Experimental work indicates that no reaction occurs during this stage between metal contaminants and sulphur gases, since no variation in the degree of desulphurization of different cokes with different amounts of metals was observed [22].
(b) A second stage is that in which little or no desulphurization takes place (1100-1600 K), particularly in the case of coke made from aromatic-type feedstock. Most of the sulphur removed is derived from the decomposition of the thermally-stable sulphur hydrocarbons bound in side chains.
Ash and Metal contaminants seem to have no effect on desulphurization up to a temperature of 1500 K [22, 24, 25]. The inhibiting effect of ash would be related to its amount and composition [26].
Metal-hydrocarbon compounds refer mainly to vanadium and nickel metals that are trapped in the porphyrinic structures. These metals, certainly, survive coking temperatures [23]. It should be also mentioned that the metals in the feedstock end up in the coke structure. At temperatures greater than or equal to 1500 K desulphurization is significantly depressed by the metal-hydrocarbon compounds which react with the dissociated sulphur to form refractory, thermally-stable metal sulphur compounds and sulfides [13, 16, 22, 24].

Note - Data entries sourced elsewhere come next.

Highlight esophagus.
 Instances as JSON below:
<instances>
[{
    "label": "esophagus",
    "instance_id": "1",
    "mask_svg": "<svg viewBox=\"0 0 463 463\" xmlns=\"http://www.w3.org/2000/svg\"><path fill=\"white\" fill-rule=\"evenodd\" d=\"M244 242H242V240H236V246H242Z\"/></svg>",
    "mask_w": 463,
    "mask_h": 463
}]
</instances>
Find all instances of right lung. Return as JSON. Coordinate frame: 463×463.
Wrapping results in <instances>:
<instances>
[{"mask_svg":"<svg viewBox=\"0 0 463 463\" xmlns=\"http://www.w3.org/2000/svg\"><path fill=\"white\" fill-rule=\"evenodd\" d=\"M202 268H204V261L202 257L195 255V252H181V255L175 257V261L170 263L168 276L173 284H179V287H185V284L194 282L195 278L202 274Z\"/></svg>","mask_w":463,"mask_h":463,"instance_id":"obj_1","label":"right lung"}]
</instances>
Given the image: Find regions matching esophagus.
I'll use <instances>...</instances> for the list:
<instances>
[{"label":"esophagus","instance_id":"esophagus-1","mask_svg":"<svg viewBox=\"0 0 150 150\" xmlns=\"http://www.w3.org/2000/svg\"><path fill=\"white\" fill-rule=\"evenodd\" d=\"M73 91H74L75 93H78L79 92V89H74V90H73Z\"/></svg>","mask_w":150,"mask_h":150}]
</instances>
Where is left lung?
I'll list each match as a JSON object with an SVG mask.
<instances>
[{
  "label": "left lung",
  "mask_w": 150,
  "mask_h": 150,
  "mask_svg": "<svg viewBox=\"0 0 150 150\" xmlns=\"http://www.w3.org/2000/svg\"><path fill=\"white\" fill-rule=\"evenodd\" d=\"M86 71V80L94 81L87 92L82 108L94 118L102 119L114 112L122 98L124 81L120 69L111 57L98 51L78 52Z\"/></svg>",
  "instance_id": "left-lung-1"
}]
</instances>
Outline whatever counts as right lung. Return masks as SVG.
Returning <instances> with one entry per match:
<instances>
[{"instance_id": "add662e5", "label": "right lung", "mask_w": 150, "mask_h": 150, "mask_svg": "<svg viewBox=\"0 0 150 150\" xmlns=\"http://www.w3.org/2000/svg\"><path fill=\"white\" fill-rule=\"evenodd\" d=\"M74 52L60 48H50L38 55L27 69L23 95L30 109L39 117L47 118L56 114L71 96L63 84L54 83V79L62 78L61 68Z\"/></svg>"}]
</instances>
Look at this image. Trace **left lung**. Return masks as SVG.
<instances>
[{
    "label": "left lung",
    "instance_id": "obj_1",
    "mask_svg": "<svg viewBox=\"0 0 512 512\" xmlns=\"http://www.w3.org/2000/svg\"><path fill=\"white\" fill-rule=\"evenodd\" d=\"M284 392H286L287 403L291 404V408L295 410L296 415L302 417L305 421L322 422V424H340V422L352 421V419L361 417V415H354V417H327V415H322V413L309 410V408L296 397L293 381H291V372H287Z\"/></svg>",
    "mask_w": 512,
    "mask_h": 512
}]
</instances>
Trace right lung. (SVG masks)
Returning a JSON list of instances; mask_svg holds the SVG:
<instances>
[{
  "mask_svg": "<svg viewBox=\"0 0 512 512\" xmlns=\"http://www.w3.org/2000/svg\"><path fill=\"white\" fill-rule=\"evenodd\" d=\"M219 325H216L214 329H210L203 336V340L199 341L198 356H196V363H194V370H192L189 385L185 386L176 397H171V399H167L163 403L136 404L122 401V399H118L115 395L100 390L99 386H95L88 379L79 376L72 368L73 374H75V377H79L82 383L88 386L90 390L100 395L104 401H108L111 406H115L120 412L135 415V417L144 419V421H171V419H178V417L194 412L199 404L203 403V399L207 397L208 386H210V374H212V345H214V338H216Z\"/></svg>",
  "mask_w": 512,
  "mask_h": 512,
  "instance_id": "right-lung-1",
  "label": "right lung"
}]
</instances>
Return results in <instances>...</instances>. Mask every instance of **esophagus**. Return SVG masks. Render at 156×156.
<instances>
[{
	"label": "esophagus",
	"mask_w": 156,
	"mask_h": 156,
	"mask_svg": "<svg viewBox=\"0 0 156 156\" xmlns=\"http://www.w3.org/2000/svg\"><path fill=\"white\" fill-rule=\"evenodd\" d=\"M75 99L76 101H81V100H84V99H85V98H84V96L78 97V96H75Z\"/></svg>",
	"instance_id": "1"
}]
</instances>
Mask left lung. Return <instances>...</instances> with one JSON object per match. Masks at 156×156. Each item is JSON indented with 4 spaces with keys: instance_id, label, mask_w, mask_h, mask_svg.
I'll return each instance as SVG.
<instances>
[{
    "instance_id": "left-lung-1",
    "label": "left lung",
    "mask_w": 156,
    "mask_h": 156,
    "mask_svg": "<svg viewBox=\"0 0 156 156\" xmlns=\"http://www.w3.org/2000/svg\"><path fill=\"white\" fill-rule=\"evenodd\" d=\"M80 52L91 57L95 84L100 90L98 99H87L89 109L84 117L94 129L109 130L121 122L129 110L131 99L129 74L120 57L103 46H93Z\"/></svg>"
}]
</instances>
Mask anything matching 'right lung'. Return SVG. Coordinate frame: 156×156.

(c) Desulphurization is dramatically increased when coke is heated above 1600 K. The energy available at 1700 K is sufficiently high for the decomposition of sulphur-hydrocarbon compounds of stabilities up to those of thiophene structure [22]. Complete elimination of sulphur is not, however, likely even at this high temperature [25, 27]. The removal of sulphur is connected with the creation of an organized phase detectable by X-ray methods [20]. An organized phase refers to extended two-dimensional and very short tridimensional arrangements of aromatic layers that resemble graphitic structures which are typical characteristics of needle cokes.
(d) Further increase in temperature (> 1800 K) is not certain to lead to more desulphurization, but this depends also on the nature of the coke.
The degree of desulphurization is directly related to the total sulphur content of the coke. Gimaev and Syunyaev [28], on the other hand, found that for a particular type of coke the degree of desulphurization is affected only by the temperature and is independent of the initial amount of sulphur.